### Data

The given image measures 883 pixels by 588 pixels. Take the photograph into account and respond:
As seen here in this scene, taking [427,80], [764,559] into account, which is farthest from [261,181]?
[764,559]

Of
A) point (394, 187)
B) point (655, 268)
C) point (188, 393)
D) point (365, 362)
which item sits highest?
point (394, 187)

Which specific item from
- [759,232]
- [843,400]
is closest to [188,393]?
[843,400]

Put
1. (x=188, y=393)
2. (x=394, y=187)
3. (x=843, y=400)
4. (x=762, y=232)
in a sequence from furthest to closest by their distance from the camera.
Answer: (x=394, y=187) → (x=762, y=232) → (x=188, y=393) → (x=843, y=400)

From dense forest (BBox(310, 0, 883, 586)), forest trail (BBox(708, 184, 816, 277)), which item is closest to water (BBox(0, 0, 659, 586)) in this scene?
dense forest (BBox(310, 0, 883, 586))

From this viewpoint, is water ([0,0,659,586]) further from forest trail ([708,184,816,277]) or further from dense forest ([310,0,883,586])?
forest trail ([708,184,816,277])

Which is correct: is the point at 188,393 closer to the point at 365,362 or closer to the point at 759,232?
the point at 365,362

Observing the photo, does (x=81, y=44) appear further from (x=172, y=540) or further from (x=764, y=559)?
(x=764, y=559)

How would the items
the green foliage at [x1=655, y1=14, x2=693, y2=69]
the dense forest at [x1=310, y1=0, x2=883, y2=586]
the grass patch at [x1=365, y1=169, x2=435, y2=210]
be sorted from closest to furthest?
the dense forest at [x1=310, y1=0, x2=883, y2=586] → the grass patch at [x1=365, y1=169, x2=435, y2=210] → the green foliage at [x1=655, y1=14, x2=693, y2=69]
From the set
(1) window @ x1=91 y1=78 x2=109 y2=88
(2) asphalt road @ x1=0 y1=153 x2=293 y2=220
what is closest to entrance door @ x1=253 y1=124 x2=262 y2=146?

######

Given request: Print all of the lines above again, word for word, changing nothing.

Correct output:
The given image measures 883 pixels by 588 pixels. Take the photograph into account and respond:
As seen here in this scene, taking [427,80], [764,559] into account, which is farthest from [261,181]?
[764,559]

Of
A) point (394, 187)
B) point (655, 268)
C) point (188, 393)
D) point (365, 362)
which item sits highest?
point (394, 187)

Which specific item from
- [759,232]
- [843,400]
is closest to [188,393]?
[843,400]

Put
1. (x=188, y=393)
2. (x=394, y=187)
3. (x=843, y=400)
4. (x=762, y=232)
in a sequence from furthest to closest by their distance from the camera.
Answer: (x=394, y=187) → (x=762, y=232) → (x=188, y=393) → (x=843, y=400)

From dense forest (BBox(310, 0, 883, 586)), forest trail (BBox(708, 184, 816, 277)), which item is closest to water (BBox(0, 0, 659, 586)) in this scene?
dense forest (BBox(310, 0, 883, 586))

From this viewpoint, is water ([0,0,659,586]) further from forest trail ([708,184,816,277]) or further from dense forest ([310,0,883,586])?
forest trail ([708,184,816,277])

Which is correct: is the point at 188,393 closer to the point at 365,362 or closer to the point at 759,232?
the point at 365,362

Observing the photo, does (x=81, y=44) appear further from (x=172, y=540) or further from (x=764, y=559)?
(x=764, y=559)

How would the items
the green foliage at [x1=655, y1=14, x2=693, y2=69]
the dense forest at [x1=310, y1=0, x2=883, y2=586]
the grass patch at [x1=365, y1=169, x2=435, y2=210]
be sorted from closest to furthest?
the dense forest at [x1=310, y1=0, x2=883, y2=586] → the grass patch at [x1=365, y1=169, x2=435, y2=210] → the green foliage at [x1=655, y1=14, x2=693, y2=69]
From the set
(1) window @ x1=91 y1=78 x2=109 y2=88
(2) asphalt road @ x1=0 y1=153 x2=293 y2=220
what is closest to entrance door @ x1=253 y1=124 x2=262 y2=146?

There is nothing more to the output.